-- Start of DATA SUPPLIED --

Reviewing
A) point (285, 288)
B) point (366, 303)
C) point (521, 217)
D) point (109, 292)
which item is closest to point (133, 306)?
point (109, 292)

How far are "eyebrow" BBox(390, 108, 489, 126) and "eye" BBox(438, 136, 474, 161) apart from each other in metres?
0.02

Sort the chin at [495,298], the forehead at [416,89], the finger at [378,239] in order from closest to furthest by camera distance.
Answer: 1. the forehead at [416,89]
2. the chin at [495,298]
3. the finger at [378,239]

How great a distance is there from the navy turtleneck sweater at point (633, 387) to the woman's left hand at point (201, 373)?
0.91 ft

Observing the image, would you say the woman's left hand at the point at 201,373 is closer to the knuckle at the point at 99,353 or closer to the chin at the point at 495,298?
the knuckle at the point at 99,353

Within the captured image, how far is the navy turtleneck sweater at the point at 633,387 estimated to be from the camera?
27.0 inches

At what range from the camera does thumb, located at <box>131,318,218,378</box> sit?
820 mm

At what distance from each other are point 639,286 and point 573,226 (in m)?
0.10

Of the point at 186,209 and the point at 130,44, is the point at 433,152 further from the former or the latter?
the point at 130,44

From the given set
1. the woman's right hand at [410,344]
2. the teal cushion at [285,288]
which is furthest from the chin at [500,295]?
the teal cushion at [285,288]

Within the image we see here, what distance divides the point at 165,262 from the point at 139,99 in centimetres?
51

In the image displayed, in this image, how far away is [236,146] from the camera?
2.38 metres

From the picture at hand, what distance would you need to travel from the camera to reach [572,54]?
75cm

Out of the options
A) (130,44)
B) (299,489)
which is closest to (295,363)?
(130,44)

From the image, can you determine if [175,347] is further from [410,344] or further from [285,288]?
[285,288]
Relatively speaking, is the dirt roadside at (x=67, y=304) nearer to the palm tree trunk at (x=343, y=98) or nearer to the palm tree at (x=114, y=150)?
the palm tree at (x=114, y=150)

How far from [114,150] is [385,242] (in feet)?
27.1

-- End of DATA SUPPLIED --

EXERCISE INSTRUCTIONS
Update the records above by replacing "navy turtleneck sweater" with "dark blue turtleneck sweater" and leaving everything else unchanged.

SOLUTION TO THE PROBLEM
Reviewing
A) point (285, 288)
B) point (366, 303)
C) point (521, 217)
D) point (109, 292)
which item is closest to point (133, 306)?
point (109, 292)

How far are "eyebrow" BBox(390, 108, 489, 126) and "eye" BBox(438, 136, 474, 161) apart from each other in metres?
0.02

Sort the chin at [495,298], the forehead at [416,89], the finger at [378,239] in order from closest to furthest by camera distance.
Answer: 1. the forehead at [416,89]
2. the chin at [495,298]
3. the finger at [378,239]

How great a distance is there from the dark blue turtleneck sweater at point (633, 387) to the woman's left hand at point (201, 373)?
0.91 ft

Observing the image, would you say the woman's left hand at the point at 201,373 is closer to the knuckle at the point at 99,353 or closer to the chin at the point at 495,298?
the knuckle at the point at 99,353

Within the captured image, how far is the dark blue turtleneck sweater at the point at 633,387 estimated to be from the camera?
27.0 inches

At what range from the camera does thumb, located at <box>131,318,218,378</box> sit?
820 mm

At what distance from each other are point 639,286 and point 573,226 (in m)?
0.10

Of the point at 186,209 and the point at 130,44, is the point at 433,152 further from the former or the latter?
the point at 130,44

From the given set
1. the woman's right hand at [410,344]
2. the teal cushion at [285,288]
which is furthest from the chin at [500,295]?
the teal cushion at [285,288]

Within the image we see here, what distance divides the point at 165,262 from the point at 139,99 in centimetres?
51

In the image displayed, in this image, how far away is [236,146] from the camera?
2.38 metres

From the picture at hand, what distance would you need to travel from the camera to reach [572,54]?
75cm

Out of the options
A) (130,44)
B) (299,489)
which is closest to (295,363)?
(130,44)

From the image, can you determine if [175,347] is further from [410,344] or further from [285,288]?
[285,288]
Relatively speaking, is the dirt roadside at (x=67, y=304) nearer to the palm tree trunk at (x=343, y=98) or nearer to the palm tree at (x=114, y=150)?
the palm tree at (x=114, y=150)

How far from [114,150] is [385,242] (in feet)?
27.1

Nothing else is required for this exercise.